--- Start SOURCE ---
Like finding a needle in a haystack, except you’re looking for a specific pine needle in a big stack of pine needles.
Perhaps many marketing managers can relate — as someone who is responsible for keeping the Help Scout blog moving along, there is no question I receive more than “How do we hire a great content person?” It seems to be on the mind of growing companies everywhere.
Since we’ve begun hiring for this position at Help Scout, however, I’m starting to see why nabbing an effective content marketer is so difficult.
It isn’t the lack of hungry, hard-working candidates, the trouble comes in finding a myriad of specific skills under one umbrella; manifest in a single person, so to speak.
This is new frontier for me personally, so I figured we’d start this re-cap off with some third-party feedback.
What you should look for
To get a better grasp on the challenges to come and what Ivana and I should really be looking for, I reached out to my network and received some valuable responses.
I’ll share a few below (thanks Mark, Georgiana, and Will for the feedback).
Mark Hayes, Head of Communications at Shopify
Boy, oh boy hiring a good content person is tough. I find they’re either experts at ecommerce and marketing but struggle with writing, or they are awesome writers but don’t know much about the subject matter. Finding a happy middle ground is difficult.
--- End SOURCE ---
▶ **GIVEN TASK A**:
Transcribe the rows from the line that contains "Looking at the image" through the last line of the rows, both ends included.
The text and the rows have nothing to do with each other.
--- Start RECORDS TO PROCESS ---
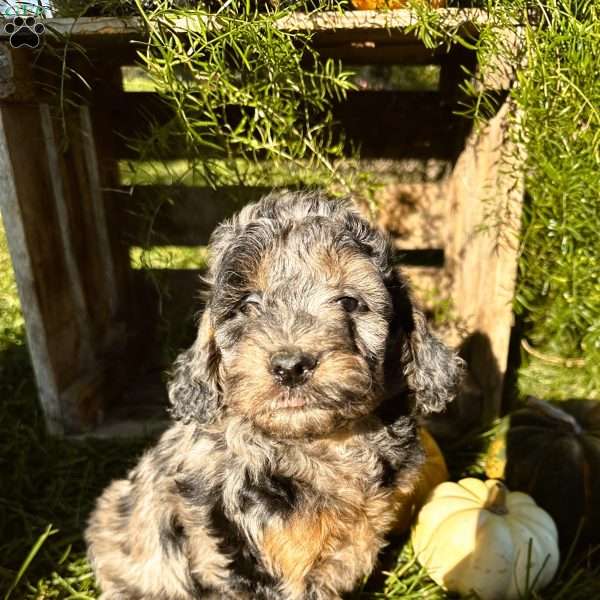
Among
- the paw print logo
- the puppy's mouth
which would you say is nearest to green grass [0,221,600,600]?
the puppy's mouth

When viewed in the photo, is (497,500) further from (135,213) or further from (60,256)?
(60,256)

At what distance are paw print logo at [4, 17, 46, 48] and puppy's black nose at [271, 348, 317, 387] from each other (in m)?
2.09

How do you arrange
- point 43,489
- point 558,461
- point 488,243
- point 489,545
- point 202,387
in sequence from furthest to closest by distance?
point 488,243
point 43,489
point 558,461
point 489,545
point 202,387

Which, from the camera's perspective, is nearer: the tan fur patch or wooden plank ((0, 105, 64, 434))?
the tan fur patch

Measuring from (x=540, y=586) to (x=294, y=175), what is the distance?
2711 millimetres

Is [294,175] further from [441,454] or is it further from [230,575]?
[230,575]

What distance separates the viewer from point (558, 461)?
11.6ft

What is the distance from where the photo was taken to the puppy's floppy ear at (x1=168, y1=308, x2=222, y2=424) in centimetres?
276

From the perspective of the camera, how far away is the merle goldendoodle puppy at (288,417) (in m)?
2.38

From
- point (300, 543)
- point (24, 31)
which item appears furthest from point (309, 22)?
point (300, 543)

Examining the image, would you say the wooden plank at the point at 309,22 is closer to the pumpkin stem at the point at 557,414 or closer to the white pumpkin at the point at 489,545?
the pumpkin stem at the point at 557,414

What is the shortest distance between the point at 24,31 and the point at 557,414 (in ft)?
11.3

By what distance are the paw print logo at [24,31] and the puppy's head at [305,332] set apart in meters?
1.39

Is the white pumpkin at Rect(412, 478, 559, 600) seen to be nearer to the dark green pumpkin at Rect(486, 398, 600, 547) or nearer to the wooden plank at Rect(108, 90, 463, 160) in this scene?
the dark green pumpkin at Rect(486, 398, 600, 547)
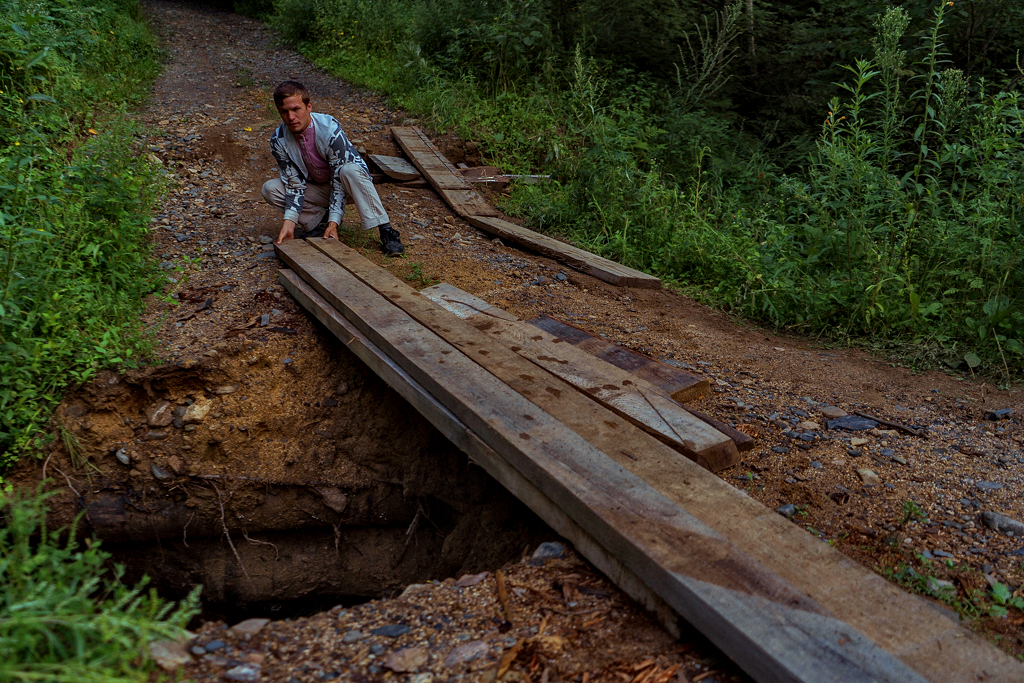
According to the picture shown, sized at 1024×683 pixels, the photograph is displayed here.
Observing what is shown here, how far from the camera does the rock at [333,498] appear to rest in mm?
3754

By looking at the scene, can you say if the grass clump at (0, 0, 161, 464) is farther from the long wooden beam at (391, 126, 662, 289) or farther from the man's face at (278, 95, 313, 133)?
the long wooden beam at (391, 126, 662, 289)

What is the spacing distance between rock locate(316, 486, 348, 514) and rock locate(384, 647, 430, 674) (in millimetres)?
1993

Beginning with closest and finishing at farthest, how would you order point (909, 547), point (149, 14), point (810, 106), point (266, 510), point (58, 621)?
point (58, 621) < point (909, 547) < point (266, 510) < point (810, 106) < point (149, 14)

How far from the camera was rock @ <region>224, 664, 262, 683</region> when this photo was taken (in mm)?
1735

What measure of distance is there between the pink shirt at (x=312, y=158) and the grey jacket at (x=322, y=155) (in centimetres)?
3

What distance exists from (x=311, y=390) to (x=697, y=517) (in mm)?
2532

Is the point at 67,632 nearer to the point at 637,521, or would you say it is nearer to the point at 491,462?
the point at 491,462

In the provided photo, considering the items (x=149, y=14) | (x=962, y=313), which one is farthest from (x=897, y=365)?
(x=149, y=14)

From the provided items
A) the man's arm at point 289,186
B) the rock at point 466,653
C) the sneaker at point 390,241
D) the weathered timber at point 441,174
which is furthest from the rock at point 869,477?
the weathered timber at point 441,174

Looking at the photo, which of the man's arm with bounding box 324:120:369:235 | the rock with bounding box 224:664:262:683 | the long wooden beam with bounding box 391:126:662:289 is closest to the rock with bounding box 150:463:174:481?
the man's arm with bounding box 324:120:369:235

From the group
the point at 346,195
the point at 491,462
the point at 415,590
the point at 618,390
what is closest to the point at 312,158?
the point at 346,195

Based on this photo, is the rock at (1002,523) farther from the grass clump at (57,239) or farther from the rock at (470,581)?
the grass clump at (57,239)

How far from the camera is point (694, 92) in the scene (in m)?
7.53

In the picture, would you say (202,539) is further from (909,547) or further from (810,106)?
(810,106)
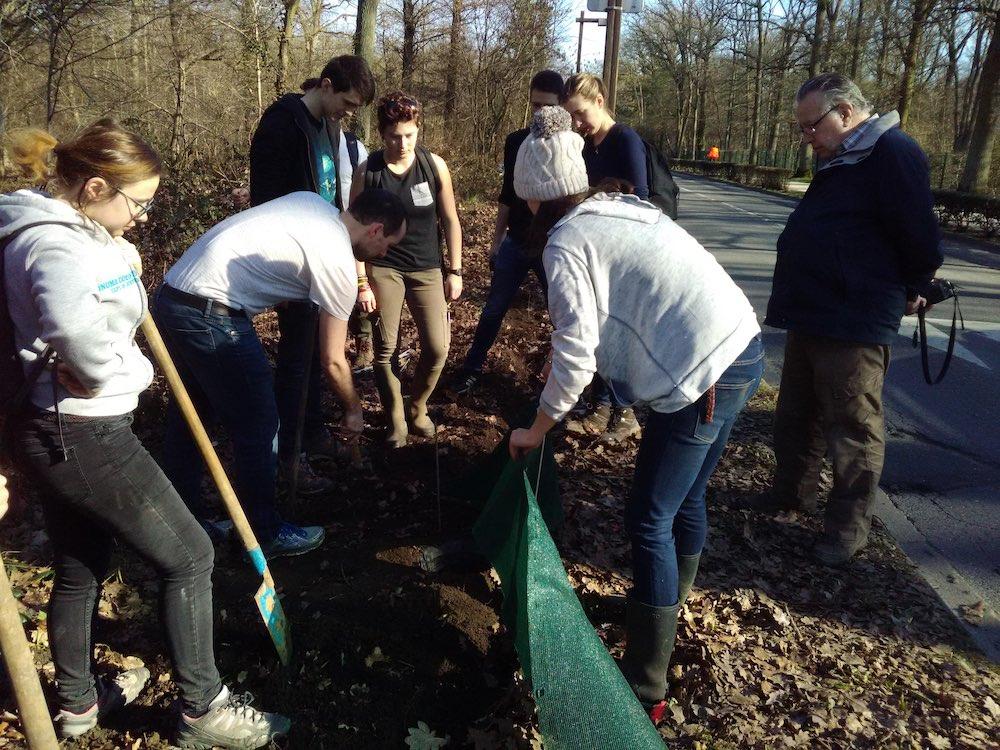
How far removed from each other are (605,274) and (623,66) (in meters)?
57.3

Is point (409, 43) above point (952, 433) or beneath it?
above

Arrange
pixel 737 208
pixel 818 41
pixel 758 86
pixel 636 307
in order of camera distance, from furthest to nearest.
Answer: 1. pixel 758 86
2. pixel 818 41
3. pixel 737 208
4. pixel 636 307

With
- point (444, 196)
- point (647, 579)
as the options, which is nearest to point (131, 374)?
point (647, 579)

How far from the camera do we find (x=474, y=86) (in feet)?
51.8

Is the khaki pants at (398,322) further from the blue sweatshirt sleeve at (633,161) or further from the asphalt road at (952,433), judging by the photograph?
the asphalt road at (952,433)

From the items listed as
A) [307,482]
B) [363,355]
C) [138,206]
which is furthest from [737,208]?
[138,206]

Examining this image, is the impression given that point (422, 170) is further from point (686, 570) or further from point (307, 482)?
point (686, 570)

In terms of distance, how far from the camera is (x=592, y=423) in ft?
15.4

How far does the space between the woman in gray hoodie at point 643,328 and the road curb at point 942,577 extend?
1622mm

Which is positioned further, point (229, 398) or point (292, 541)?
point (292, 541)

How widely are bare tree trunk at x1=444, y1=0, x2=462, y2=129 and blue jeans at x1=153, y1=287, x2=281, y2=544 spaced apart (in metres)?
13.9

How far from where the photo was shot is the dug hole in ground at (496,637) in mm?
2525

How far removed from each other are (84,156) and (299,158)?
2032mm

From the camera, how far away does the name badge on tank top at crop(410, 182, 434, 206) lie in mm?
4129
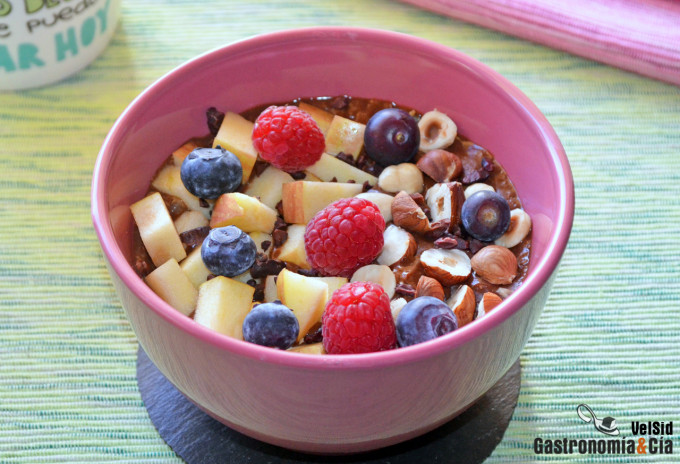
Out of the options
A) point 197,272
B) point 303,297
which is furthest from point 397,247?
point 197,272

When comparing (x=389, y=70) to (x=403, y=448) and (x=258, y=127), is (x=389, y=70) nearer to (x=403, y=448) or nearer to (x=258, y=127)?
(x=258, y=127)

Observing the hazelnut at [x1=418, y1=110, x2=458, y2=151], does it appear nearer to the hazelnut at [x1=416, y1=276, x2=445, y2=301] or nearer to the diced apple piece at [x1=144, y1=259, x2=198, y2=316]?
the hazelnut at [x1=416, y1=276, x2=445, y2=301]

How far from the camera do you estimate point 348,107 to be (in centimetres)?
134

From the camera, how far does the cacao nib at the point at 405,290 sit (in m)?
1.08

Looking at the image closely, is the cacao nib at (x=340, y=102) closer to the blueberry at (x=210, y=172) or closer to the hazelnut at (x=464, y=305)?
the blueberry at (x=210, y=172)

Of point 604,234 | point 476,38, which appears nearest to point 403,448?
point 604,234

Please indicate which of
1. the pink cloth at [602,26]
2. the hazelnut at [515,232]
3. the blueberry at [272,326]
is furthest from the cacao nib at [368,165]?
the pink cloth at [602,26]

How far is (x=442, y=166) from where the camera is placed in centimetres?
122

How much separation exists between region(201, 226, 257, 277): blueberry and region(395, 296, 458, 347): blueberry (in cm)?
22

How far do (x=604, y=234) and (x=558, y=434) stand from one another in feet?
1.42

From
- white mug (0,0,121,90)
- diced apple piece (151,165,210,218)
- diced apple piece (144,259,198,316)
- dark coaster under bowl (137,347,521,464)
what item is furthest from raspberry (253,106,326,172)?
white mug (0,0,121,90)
--- End RECORDS TO PROCESS ---
▶ **GIVEN TASK B**:
Pick up the piece on hiring a content marketer right after its last sentence and keep writing it.

▶ **EXPECTED OUTPUT A**:
Looking at the image closely, is the cacao nib at (x=340, y=102) closer to the blueberry at (x=210, y=172) or closer to the hazelnut at (x=464, y=305)?
the blueberry at (x=210, y=172)

Of point 604,234 | point 476,38, which appears nearest to point 403,448?
point 604,234

Please indicate which of
1. the pink cloth at [602,26]
2. the hazelnut at [515,232]
3. the blueberry at [272,326]
is furthest from the cacao nib at [368,165]?
the pink cloth at [602,26]

How far is (x=442, y=166) from where the camera is placed in centimetres?
122

How much separation exists between region(201, 226, 257, 277): blueberry and region(395, 296, 458, 347): blueberry (in cm)?
22

How far do (x=604, y=234) and (x=558, y=434) stand from one another in feet?
1.42

From
- white mug (0,0,121,90)
- diced apple piece (151,165,210,218)
- diced apple piece (144,259,198,316)
- dark coaster under bowl (137,347,521,464)
what item is furthest from raspberry (253,106,326,172)?
white mug (0,0,121,90)

▶ **EXPECTED OUTPUT B**:
In general I look for: history of success, resourcefulness, and a balance between writing and ecommerce skills.
Our most recent hire was Richard Lazazzera. I knew I wanted him because he was already writing the type of content we want at his own site, A Better Lemonade Stand. He was an easy choice… having a history of successfully published content is important for me. People don’t just become good at this stuff overnight — there’s a trend.
With Mark, I actually hired him as our social media manager even though he had no experience with social. His history of success was a site (and apps) called Toronto Food Trucks which be built from scratch by himself. That showed a huge amount of resourcefulness, I knew he wouldn’t be someone whose hand I would have to hold — I could point somewhere on a map and he’d find a way to get there.
My big takeaway from this was that having an existing audience (“platform”) might be the most important asset of all.
Even if it isn’t all that big, it shows that this person is familiar with and passionate about helping people solve problems. And that they enjoy building communities around interesting topics.
If you’re hiring, I recommend you visit Richard’s site in particular. It jumped out at me like “Wow, if only I could find a person building an audience like this in the customer experience space.”
Focus on the quality of the platform they’ve built, not on the sheer size; be more concerned with where they can go from here.
Georgiana Laudi, Director of Marketing at Unbounce
One of the things we do differently at Unbounce is that we don’t accept resumes.
In order to apply for a job you have to build a landing page.
This helps the evaluation process in a big way. It takes a little longer to receive and analyze applications, but those we do get are of much higher quality.
Obviously from a content perspective, writing and tone are huge. I also need to see published writing and have someone else who I trust with that stuff (often Oli) read it to confirm it’s quality.
If all that is gold then I do an interview and gauge if the candidate shares similar core values with the Unbounce team.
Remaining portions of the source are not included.